* [EXTRACT PROVIDED]
Put these FTSE 100 stocks together for a diverse, high-yield portfolio.
The FTSE 100 (UKX) has fallen recently. Yet many blue-chip shares are increasing shareholder dividends. The result is that it is now incredibly easy to construct a diverse, high yield, large-cap portfolio.
Remember, that dividends can be held, increased, decreased or even dropped entirely.
I have tried to build a diverse portfolio with shares coming from a range of sectors.
|Name||Price (p)||Yield (forecast, %)||P/E (forecast)||Market cap (£m)|
Data from Stockopedia
Four shares stood out in particular.
RSA (LSE: RSA) is the company behind the MORE TH>N insurance brand.
Often when a company has been paying a high dividend, that payout has not been rising or has little prospect of increasing in the future.
At RSA, however, the dividend has been increased every year since 2006. This is thanks to the level of profitability that the company was able to maintain throughout the financial crisis.
For 2012, brokers are expecting 11.8p of earnings per share (EPS) and a dividend of 9.4p. Currently, a 20% decline in profits would mean the RSA dividend would have to be paid in part from borrowings or reserves. Normally, investors want to see dividends better covered by profits.

* [SOURCE MATERIAL]
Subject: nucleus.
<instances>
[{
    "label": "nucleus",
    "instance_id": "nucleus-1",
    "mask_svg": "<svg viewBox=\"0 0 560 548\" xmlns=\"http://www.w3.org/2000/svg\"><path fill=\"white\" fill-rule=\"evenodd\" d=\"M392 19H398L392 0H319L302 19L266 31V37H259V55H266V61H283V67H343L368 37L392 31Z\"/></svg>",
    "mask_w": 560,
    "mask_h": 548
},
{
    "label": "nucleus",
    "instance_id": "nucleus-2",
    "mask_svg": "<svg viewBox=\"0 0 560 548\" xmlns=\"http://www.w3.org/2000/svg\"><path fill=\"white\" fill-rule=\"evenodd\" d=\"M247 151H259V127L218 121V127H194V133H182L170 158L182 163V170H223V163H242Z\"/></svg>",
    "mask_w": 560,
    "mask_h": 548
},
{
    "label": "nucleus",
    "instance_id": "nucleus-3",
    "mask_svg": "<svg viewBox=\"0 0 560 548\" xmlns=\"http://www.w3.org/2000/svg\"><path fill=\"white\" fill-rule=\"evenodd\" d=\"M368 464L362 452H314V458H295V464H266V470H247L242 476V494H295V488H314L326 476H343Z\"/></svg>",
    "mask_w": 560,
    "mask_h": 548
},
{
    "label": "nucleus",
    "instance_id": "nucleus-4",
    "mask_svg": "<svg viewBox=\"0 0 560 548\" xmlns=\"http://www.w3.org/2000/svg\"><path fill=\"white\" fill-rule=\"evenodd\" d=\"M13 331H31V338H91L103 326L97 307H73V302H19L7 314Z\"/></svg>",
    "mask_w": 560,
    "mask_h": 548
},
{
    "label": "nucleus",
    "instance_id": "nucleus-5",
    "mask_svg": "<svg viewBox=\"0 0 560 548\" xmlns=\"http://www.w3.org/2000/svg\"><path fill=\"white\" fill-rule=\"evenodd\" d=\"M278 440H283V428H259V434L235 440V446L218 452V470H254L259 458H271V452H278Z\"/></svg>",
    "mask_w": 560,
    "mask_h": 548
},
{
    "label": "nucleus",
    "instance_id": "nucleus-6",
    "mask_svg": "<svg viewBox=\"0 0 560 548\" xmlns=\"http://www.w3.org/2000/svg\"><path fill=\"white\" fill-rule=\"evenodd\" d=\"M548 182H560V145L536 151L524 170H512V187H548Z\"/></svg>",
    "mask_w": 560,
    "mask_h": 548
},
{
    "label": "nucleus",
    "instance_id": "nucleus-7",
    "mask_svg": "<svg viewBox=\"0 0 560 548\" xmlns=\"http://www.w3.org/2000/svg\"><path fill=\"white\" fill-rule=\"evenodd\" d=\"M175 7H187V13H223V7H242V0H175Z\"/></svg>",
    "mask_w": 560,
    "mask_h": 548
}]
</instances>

* [REQUIRED ACTION A] Update everything from "The FTSE 100" down to "range of sectors." in the FTSE 100 dividend article, replacing "dividends" with "payouts".
* [REQUIRED ACTION B] For each statement, say yes or no depending on whether it agrees with the FTSE 100 dividend article, and quote the words that decide it: (i) RSA has raised its dividend every year since 2006. (ii) Brokers expect RSA to pay a 2012 dividend of 11.8p. (iii) The figures come from Stockopedia.
* [REQUIRED ACTION C] Please continue the FTSE 100 dividend article from where it stops.
You can ignore the lines; nothing here depends on them.

* [EXPECTED ANSWER A]
The FTSE 100 (UKX) has fallen recently. Yet many blue-chip shares are increasing shareholder payouts. The result is that it is now incredibly easy to construct a diverse, high yield, large-cap portfolio.
Remember, that payouts can be held, increased, decreased or even dropped entirely.
I have tried to build a diverse portfolio with shares coming from a range of sectors.

* [EXPECTED ANSWER B]
(i) Yes: "the dividend has been increased every year since 2006"
(ii) No: "a dividend of 9.4p"
(iii) Yes: "Data from Stockopedia"

* [EXPECTED ANSWER C]
Two things mean I'm not especially worried about the RSA payout. First, the company has managed to continue increasing its dividend through what must have been some very tough years. Second, RSA is forecast to deliver substantial profits growth in 2013. This would lead to a far higher level of dividend cover.
For 2013, analysts estimate that RSA will earn 13.4p per share and pay a 9.5p dividend.
2) British Land
British Land (LSE: BLND) is the property company behind some of the best known commercial properties in the UK.
British Land is owner of Sheffield's Meadowhall Shopping Centre and the site of Debenhams on Oxford Street. Income from British Land's asset portfolio underpins cashflows to investors.
British Land is not a normal trading company. It is incorporated as a real-estate investment trust (REIT). This is the normal status of UK-listed property companies. This means that a different set of accounting rules and dividend policy applies.
The gist of this is that a large proportion of profits from property rental must be paid out. The result is dividends that are almost as large as reported earnings.
For the year ending March 2012, the British Land dividend rose to 26.1p. This was the first increase from the company since 2009.
British Land pays shareholders four dividends a year. The first two dividends of the new year were 6.6p per share each, up from 6.5p the previous year. Analysts expect the company will pay 26.5p of dividends over the course of the full year.
Since the disaster in the Gulf of Mexico, BP (LSE: BP) has been raising its dividend fast.
From 15 cents (BP reports in US dollars) in 2010, BP paid 29 cents in 2011. Analysts expect 38 cents of dividend for 2012, rising to 43 cents in 2013.
This would still leave BP paying less than it did before the Macondo spill. In 2009, BP paid its shareholders a massive 59 cents for the year 2009. This would equate to a huge 8.4% yield at today's share price.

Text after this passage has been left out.